▸ Set problem
Put every line of the data, from the line containing "furthest from (638,140): which item from" through the end of the data, into a JSON list of strings with one string per line, leaving out blank lines.

▸ Picture-based spatial questions
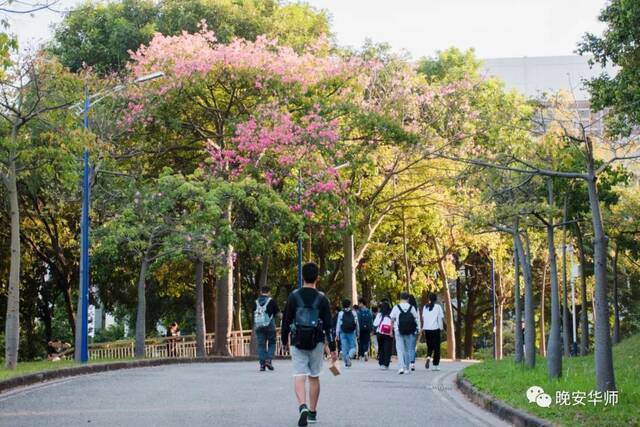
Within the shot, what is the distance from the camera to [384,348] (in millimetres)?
25641

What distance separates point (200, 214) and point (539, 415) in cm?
2061

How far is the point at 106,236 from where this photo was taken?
30.2 m

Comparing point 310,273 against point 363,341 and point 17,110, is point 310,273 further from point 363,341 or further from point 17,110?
point 363,341

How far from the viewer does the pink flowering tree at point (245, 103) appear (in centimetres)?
3228

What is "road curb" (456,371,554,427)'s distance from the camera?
1111 cm

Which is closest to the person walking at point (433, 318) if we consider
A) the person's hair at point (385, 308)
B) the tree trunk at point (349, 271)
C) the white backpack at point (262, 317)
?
the person's hair at point (385, 308)

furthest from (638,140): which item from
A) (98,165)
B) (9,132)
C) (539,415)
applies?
(98,165)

▸ Written response
[
  "furthest from (638,140): which item from",
  "A) (98,165)",
  "B) (9,132)",
  "C) (539,415)",
  "applies?",
  "(98,165)"
]